Пятница, 22.11.2024
Журнал Клаузура

Ассоциации

Большая стрелка нехотя переползла на цифру 12. Вслед за ней маленькая так же лениво остановилась на цифре 2. Внутри желтого циферблата что-то заурчало, вздохнуло и сипло гаркнуло два раза. Старые часы с римским циферблатом возвестили миру о двух часах дня.

Тишина была благостная. Впервые за долгие месяцы удалось вдохнуть ее полной грудью. Господи, неужели это еще возможно и ненаказуемо – вот так стоять босиком на прохладных половицах и блаженно вдыхать тишину?.. Просто вбирать в себя этот мир и наслаждаться каждым мгновением? Ни о чем не заботясь, ни о чем не печалясь?..

Нет, ну, конечно, это должно было случиться.  Где это видано – долгоиграющее блаженство?.. Вначале тишину последовательно пронзили хрип, хлюп и шип, а вслед за ними, словно как из тумана донеслось до боли знакомое:

Куда, ку-уда, ку-у-у да-а-а вы уда-алились

Весны моей зла-а-атые дни-и?..

Сомнений быть не могло. Этот сладкозвучный голос принадлежал только одному человеку в мире – Сергею Лемешеву.

Нет, я люблю оперу, и арии в исполнении Лемешева тоже. Но сейчас мне больше всего хотелось слушать тишину. Но, что поделать – в доме напротив живет студентка консерватории и время от времени воздух сотрясается то сонатами Бетховена, то руладами Шуберта, а теперь, видно и до Чайковского дело дошло. Ладно, Ленский, так Ленский, пусть даже в такой хлюпающей, шипящей и хрипящей записи. Все равно, голос божественный. Мозг тихонько возвращается из блаженного бездумья в мир звуков, красок, страстей, волнений и мыслей. Пока еще зыбко и лениво создает связи, проводит аналогии. И в сознании сначала осторожно, а потом все настойчивее возникает ассоциации: Лемешев и человек, преклонявшийся перед его талантом. Человек, из окон дачи которого чаще всего звучал голос Лемешева. Человек, написавший о певце прекрасное эссе. Писатель Юрий Нагибин.

ВЫДЕРЖКИ ИЗ ДАННЫХ:
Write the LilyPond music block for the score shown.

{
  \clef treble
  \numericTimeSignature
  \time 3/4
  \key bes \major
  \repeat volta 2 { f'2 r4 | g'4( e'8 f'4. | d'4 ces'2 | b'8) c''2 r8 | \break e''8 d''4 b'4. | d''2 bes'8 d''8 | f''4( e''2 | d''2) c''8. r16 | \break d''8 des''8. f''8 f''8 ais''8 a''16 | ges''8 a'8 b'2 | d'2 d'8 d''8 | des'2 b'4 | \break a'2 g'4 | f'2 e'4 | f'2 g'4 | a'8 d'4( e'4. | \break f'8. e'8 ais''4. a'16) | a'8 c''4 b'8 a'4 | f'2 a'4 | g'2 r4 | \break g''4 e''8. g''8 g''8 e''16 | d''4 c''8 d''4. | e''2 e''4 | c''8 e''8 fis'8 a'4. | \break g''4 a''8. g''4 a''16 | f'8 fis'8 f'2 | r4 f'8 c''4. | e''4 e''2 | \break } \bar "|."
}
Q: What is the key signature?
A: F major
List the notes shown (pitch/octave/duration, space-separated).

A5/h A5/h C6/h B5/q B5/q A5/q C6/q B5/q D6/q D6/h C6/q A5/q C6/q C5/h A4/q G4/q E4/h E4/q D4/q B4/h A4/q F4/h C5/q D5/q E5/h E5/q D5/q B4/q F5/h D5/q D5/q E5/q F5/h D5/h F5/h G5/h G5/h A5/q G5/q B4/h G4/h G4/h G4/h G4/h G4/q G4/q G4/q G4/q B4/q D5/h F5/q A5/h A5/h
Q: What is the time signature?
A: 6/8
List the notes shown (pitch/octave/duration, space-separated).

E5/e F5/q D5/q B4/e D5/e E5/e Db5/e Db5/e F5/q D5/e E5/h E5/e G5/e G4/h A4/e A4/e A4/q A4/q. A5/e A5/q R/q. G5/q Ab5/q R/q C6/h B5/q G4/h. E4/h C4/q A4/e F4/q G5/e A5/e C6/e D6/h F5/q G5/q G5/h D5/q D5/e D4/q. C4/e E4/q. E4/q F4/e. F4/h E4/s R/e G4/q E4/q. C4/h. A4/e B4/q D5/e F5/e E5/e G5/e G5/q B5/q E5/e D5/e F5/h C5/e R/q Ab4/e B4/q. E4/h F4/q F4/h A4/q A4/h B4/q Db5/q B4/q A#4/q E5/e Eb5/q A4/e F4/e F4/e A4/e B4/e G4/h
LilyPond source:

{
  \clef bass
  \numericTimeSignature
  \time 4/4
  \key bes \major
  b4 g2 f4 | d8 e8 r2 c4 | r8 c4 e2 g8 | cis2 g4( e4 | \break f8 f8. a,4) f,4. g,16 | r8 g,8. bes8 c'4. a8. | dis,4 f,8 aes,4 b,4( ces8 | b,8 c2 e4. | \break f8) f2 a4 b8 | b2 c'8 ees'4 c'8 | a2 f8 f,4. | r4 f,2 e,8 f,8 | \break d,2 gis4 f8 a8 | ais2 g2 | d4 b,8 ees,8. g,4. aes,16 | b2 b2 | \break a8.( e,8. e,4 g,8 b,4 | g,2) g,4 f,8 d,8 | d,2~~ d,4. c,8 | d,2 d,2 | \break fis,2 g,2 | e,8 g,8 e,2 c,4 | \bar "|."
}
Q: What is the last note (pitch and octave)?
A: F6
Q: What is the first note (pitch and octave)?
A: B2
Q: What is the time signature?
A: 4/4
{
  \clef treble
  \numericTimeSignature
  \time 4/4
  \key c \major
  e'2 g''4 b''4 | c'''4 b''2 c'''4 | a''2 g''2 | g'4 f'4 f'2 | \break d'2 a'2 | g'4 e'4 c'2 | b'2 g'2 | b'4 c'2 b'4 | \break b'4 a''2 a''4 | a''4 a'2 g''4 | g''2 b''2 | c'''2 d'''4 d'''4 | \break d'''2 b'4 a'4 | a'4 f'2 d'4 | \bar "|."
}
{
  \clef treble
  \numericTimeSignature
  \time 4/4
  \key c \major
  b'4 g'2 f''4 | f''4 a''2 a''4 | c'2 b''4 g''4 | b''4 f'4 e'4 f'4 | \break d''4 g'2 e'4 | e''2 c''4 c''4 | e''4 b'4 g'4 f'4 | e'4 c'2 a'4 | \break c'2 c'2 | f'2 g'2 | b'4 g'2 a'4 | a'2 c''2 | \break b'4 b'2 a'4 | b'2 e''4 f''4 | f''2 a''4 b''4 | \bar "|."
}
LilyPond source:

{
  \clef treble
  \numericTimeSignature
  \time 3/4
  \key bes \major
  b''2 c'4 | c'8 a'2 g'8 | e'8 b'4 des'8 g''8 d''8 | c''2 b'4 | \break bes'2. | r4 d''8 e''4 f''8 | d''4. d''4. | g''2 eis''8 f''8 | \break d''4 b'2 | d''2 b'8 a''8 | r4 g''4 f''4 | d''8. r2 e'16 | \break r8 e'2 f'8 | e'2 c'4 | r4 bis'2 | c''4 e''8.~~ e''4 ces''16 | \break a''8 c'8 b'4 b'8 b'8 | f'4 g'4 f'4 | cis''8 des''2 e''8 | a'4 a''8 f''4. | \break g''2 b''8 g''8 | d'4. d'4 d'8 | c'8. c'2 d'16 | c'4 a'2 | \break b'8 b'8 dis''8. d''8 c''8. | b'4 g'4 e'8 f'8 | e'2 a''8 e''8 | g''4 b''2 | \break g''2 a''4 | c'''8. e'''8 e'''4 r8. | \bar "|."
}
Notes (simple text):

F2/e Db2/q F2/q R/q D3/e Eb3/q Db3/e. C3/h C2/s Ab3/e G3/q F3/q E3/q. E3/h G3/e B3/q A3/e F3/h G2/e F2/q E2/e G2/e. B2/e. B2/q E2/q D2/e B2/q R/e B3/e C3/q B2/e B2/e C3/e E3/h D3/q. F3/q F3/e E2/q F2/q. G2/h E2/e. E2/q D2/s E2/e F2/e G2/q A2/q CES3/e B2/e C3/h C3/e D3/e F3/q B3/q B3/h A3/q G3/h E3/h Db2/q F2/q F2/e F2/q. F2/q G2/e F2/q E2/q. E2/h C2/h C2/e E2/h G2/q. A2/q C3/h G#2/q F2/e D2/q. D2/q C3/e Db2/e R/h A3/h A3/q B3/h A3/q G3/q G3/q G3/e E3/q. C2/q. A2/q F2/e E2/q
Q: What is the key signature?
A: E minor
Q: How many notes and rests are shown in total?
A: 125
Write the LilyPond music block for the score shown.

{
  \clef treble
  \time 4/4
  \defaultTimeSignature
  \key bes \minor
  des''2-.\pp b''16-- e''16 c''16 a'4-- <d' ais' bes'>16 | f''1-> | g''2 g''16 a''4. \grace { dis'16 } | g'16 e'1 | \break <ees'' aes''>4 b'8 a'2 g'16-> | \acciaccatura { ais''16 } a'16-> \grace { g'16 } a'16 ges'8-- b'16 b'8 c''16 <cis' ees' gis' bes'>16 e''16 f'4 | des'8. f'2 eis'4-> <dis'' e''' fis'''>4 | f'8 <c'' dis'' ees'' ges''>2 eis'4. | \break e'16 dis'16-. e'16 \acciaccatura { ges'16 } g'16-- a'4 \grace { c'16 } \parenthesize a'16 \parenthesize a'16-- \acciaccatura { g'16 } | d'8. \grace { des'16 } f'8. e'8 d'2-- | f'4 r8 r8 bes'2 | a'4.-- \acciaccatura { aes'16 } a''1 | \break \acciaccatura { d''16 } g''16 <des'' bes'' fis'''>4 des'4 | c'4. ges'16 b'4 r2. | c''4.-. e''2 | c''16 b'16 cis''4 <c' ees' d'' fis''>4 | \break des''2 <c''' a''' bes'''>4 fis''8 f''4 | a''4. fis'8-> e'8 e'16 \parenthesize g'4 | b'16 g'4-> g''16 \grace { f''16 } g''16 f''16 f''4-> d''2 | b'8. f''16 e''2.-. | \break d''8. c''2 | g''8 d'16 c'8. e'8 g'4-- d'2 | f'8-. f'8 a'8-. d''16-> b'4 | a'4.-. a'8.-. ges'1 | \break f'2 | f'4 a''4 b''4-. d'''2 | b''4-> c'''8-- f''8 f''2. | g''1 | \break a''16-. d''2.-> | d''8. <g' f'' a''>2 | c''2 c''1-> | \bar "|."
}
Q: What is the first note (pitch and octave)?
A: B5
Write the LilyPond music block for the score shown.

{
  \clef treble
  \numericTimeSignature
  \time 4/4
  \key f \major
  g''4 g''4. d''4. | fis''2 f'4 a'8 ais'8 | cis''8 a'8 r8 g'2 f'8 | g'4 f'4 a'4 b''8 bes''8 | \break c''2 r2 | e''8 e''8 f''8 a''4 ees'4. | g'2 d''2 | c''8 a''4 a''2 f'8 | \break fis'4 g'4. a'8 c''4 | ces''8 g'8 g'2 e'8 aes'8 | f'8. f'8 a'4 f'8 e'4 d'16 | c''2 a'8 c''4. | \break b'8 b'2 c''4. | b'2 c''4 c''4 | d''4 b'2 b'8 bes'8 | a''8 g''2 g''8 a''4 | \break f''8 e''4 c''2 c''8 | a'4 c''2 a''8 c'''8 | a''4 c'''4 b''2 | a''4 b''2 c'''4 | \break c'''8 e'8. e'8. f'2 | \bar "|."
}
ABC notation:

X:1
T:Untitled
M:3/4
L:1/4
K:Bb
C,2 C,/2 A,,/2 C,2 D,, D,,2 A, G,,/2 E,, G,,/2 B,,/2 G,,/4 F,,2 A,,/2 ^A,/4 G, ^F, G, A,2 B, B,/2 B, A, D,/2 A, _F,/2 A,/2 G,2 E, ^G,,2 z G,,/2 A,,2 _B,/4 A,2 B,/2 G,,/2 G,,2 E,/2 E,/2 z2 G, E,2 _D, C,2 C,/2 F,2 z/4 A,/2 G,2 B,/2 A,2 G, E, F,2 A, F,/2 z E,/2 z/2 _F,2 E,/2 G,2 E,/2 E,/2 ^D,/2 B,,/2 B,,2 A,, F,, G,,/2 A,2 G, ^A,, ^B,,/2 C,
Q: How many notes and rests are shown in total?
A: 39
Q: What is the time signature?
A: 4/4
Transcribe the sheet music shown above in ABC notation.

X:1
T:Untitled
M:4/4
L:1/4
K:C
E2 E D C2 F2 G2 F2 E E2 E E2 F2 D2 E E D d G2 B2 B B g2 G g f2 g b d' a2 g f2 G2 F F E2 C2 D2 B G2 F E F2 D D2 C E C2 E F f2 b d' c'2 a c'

ЦЕЛЬ ЗАДАНИЯ 1: Продублируйте без изменений фрагмент текста «Ассоциации» между словами «Тишина была благостная.» и «моей зла-а-атые дни-и?..» включительно.
ЦЕЛЬ ЗАДАНИЯ 2: Отфильтруйте листинг: выпишите каждую его строку, в которой встречается слово «notation».

ИТОГОВЫЙ ОТВЕТ 1:
Тишина была благостная. Впервые за долгие месяцы удалось вдохнуть ее полной грудью. Господи, неужели это еще возможно и ненаказуемо – вот так стоять босиком на прохладных половицах и блаженно вдыхать тишину?.. Просто вбирать в себя этот мир и наслаждаться каждым мгновением? Ни о чем не заботясь, ни о чем не печалясь?..

Нет, ну, конечно, это должно было случиться.  Где это видано – долгоиграющее блаженство?.. Вначале тишину последовательно пронзили хрип, хлюп и шип, а вслед за ними, словно как из тумана донеслось до боли знакомое:

Куда, ку-уда, ку-у-у да-а-а вы уда-алились

Весны моей зла-а-атые дни-и?..

ИТОГОВЫЙ ОТВЕТ 2:
ABC notation:
Transcribe the sheet music shown above in ABC notation.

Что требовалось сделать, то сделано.